Shutting Down Chillers to Create a Fast Building Demand Response Method 

From eSociety, January 2020

As the primary electricity consumers with great flexibility in changing their power demands, buildings play an important role in power demand responses on the grid. Fast and effective building demand response methods are needed. These methods can improve grid reliability and quality during emergency situations to avoid blackouts and grid collapses.

In a recent article from Science and Technology for the Built Environment, Chengchu Yan, Ph.D., with Nanjing Tech University, presents a fast building demand response method for urgent responses to smart grids. The article describes the principle, implementation actions and results of the proposed demand response in a virtual building.

1. What is the significance of this research?

Although many existing demand response (DR) measures are available for building air-conditioning systems, they cannot economically or effectively meet the urgent DR requests from grids in emergency situations due to their limitations of response speed and/or thermal comfort control. 

The proposed method can provide an immediate power reduction for urgent responses to smart grids by shutting down some operating chillers while it can also achieve a uniform indoor temperature by adjusting the indoor air temperature set-points stepwise according to an “incremental schedule.’’

2. Why is it important to explore this topic now?

Sufficient and stable power supply is of great importance for smooth operation of a power grid.

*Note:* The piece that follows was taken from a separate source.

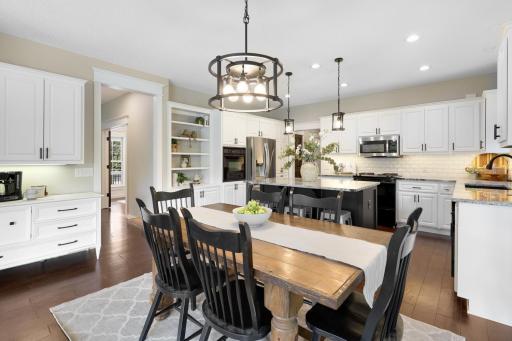 Updated kitchen featuring abundant cabinetry, granite countertops, and stainless steel appliances.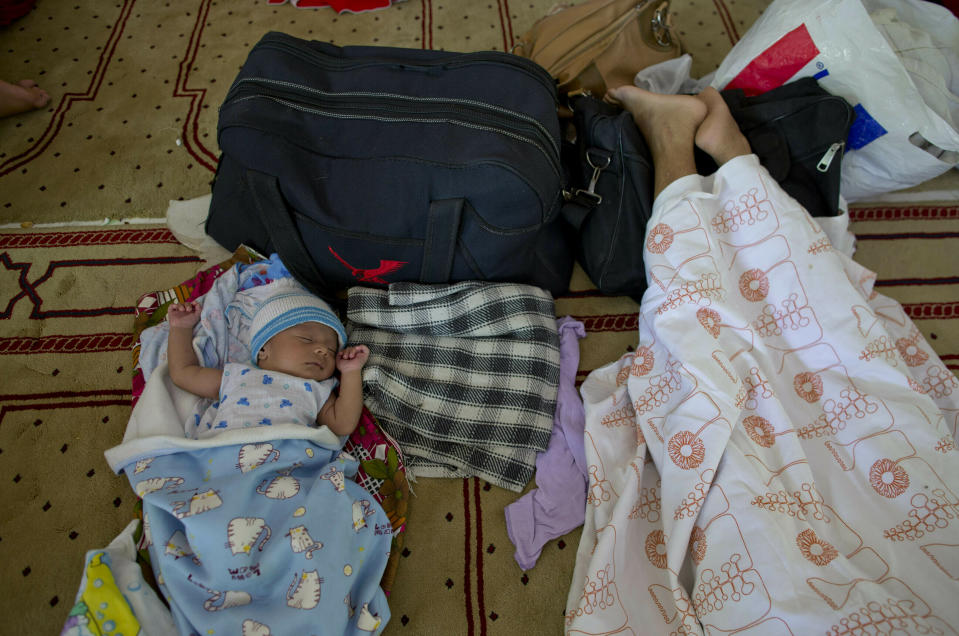 FILE - In this Thursday, April 25, 2019 file photo, ten-day-old Ahmadi Muslim infant Amdad Ahamed sleeps at a community center, where his family has taken refuge in for fear of retaliation towards their community after the Easter Sunday bombings, in Pasyala, north east of Colombo, Sri Lanka. Roughly 250 people died in six coordinated suicide bombings that ripped through Sri Lanka on Easter Sunday. (AP Photo/Gemunu Amarasinghe, File)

The integration of increasing shares of renewable energies, particularly intermittent wind and solar energy generations, has brought great challenges on grid power balance and reliability. 

Buildings have a great potential for relieving the power imbalance and peak load of the grid. However, most building owners/operators do not value such potential appropriately, leading to billions of dollars in efficiency, energy and infrastructure savings left untapped. This article, aiming to unlock the true potential of buildings through demand response (DR), provides a promising solution to alleviate the peak demand and imbalance problem.

3. What lessons, facts and/or guidance can an engineer working in the field take away from this research?

An ideal building DR measure for urgent responses to grids should be able to achieve power reduction quickly and reduce the notices and complaints of building occupants as much as possible. It is difficult to achieve such desired effect when existing DR measures are separately used in centralized air-conditioning systems. 

This paper provides building operators/engineers a simple and effective method to approach an ideal DR by combining the demand-side-based and supply-side-based control measures simultaneously.

4. How can this research further the industry’s knowledge on this topic?

A coordinated control of the supply and demand side is important for avoiding control disorders of centralized air-conditioning systems when implementing direct load control DR measures in an existing feedback control system.

5. Were there any surprises or unforeseen challenges for you when preparing this research?

How to determine the amount of power reduction is critically important for any DR methods, which is a complicated task involving the accurate prediction of power consumption of the buildings under different circumstances and control strategies. In our research, how to maximize the number of running chillers to be shut down while minimizing the sacrifice level of thermal comfort is challenging.